Remove your photo from its frame or album (but not from cardboard that's only backing), taking care not to damage the image area. Measure the approximate size of the photo. You will need this information for setting the scanner.
Place your photo face down on the glass plate of your scanner in the same position (usually in a corner of the glass) as if you were going to print a direct copy. Close the cover and enter commands directly to the scanner or from your computer, using photo settings.
Select the smallest input (or original) size that's still bigger in both dimensions than your measurement of the image area of your photo. Click "Preview" to see a rough scan. If some of your image is missing, try the next larger setting or switch from landscape (wider than it is high) to portrait orientation and preview again.
Adjust the cropping boundary shown on the preview image, usually a dashed line that may "shimmer," so that just the image area you want to enlarge will be scanned. You can crop off crooked or damaged edges or white borders, or zero in on just one face or other part of the image.
Choose the highest output resolution (dots per inch, or dpi) and the largest output paper size your system can handle. Higher resolution means more information in the file, and the more you want to enlarge the photo, the higher the resolution you will want. With too few dpi, your enlargement may lose focus and show where it's been digitised.

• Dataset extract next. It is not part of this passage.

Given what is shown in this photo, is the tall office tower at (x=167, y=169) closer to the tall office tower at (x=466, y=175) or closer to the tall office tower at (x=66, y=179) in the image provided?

Click on "Scan." This process will take longer than the previews, but how long depends on the size of the file you're creating. When the scan finishes, you may be given an opportunity to print the file or save it to your hard drive or some other data storage.
Print the enlargement to the size paper you set in the scanner, download it to portable memory and take it to a local photo processor or upload to an online printing service.
- Try out special effects that your scanner may offer, as well as adjustments of exposure, brightness, contrast and sometimes even colour. You may get even better results from image-processing software on your computer.
- You can probably also save your scanner file in different file formats, such as Portable Document Format (PDF), using your image processor's Print command, but this will reduce resolution.
- A high-resolution scan will also show up any dust or dirt on your photo or the scanner's glass.